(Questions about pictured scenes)

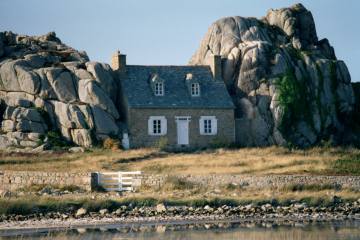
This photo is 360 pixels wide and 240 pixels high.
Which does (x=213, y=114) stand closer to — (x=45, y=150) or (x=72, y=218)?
(x=45, y=150)

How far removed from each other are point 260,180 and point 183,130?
47.0 feet

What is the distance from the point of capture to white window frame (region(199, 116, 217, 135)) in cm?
5372

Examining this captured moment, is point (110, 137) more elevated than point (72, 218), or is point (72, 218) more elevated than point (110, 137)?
point (110, 137)

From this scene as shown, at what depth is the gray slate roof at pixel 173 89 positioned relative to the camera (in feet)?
176

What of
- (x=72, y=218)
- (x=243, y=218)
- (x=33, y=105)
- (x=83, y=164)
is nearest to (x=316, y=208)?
(x=243, y=218)

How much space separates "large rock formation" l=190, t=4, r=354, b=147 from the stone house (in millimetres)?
1523

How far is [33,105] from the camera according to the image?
52.3m

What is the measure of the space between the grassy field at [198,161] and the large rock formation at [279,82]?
3.65m

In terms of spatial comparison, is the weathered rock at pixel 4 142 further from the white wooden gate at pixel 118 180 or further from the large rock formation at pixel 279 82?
the large rock formation at pixel 279 82

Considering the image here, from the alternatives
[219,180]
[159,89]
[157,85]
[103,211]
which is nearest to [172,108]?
[159,89]

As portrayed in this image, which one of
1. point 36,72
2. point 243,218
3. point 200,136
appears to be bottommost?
point 243,218

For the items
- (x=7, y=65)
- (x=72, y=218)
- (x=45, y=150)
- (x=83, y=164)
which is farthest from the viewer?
(x=7, y=65)

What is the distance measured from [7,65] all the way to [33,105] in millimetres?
3047

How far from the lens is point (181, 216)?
33.3m
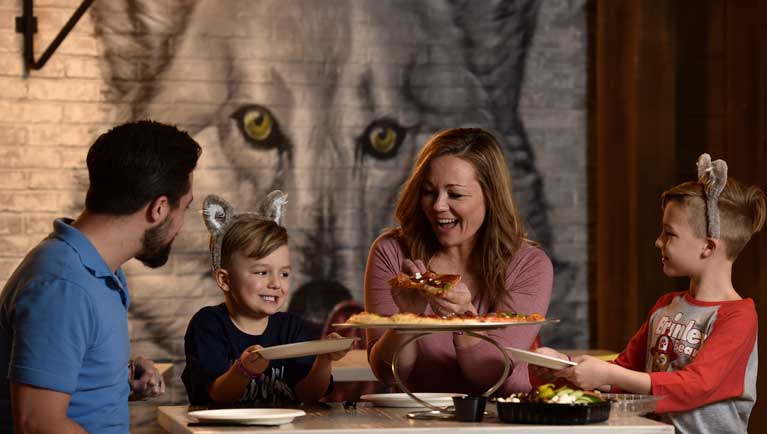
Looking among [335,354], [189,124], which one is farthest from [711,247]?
[189,124]

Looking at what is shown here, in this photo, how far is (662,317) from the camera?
137 inches

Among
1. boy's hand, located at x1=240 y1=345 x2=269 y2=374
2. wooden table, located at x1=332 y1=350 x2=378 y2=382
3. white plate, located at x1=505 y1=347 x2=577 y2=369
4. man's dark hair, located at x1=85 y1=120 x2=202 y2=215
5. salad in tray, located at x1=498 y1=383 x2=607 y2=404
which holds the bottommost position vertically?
wooden table, located at x1=332 y1=350 x2=378 y2=382

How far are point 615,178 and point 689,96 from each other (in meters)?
0.59

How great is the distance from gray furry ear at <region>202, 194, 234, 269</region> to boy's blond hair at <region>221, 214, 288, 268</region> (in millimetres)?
18

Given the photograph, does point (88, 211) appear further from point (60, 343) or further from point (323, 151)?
point (323, 151)

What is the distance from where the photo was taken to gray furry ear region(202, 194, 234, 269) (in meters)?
3.33

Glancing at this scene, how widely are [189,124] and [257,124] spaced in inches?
14.2

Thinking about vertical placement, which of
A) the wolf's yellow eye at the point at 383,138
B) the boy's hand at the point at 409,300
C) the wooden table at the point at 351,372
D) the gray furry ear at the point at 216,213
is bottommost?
the wooden table at the point at 351,372

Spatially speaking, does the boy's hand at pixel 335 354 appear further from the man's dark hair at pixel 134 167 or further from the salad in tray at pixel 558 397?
the man's dark hair at pixel 134 167

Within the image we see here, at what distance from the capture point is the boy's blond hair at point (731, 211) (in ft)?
11.3

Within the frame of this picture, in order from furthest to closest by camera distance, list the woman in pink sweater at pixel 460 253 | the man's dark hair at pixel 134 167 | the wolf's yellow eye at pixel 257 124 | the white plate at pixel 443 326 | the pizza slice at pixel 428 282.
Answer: the wolf's yellow eye at pixel 257 124 < the woman in pink sweater at pixel 460 253 < the pizza slice at pixel 428 282 < the white plate at pixel 443 326 < the man's dark hair at pixel 134 167

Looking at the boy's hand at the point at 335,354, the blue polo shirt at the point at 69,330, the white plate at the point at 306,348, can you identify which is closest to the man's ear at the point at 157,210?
the blue polo shirt at the point at 69,330

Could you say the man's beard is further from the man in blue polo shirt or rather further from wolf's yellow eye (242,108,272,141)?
wolf's yellow eye (242,108,272,141)

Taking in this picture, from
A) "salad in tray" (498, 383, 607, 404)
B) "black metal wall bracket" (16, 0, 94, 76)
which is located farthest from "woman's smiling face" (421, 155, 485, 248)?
"black metal wall bracket" (16, 0, 94, 76)
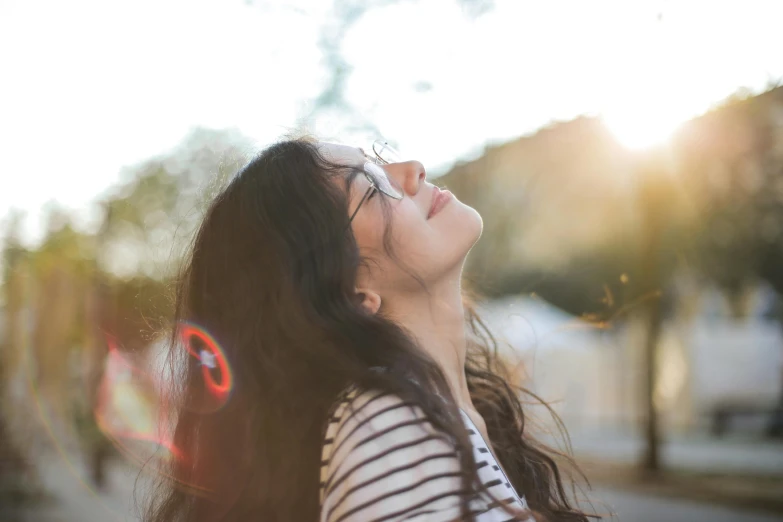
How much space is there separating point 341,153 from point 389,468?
1027 millimetres

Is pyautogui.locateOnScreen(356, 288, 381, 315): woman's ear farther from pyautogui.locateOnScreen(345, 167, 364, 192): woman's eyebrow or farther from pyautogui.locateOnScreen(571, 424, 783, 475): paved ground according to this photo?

▶ [WHAT THE EXERCISE ASKS]:
Leave out every picture, and repeat word for word only the lines from the one holding "Looking at the" through the end of the entries above, both ends included.

▶ [THE REPLY]:
Looking at the boy's hand at the point at 335,354, the blue polo shirt at the point at 69,330, the white plate at the point at 306,348, can you identify which is closest to the man's ear at the point at 157,210?
the blue polo shirt at the point at 69,330

Could you say the man's beard is further from the man in blue polo shirt or rather further from wolf's yellow eye (242,108,272,141)?
wolf's yellow eye (242,108,272,141)

Taking in this picture, from
A) "salad in tray" (498, 383, 607, 404)
B) "black metal wall bracket" (16, 0, 94, 76)
which is located farthest from "woman's smiling face" (421, 155, 485, 248)?
"black metal wall bracket" (16, 0, 94, 76)
How much space is there separating point 341,153 from point 389,468?
1027 millimetres

Is pyautogui.locateOnScreen(356, 288, 381, 315): woman's ear farther from pyautogui.locateOnScreen(345, 167, 364, 192): woman's eyebrow or farther from pyautogui.locateOnScreen(571, 424, 783, 475): paved ground according to this photo?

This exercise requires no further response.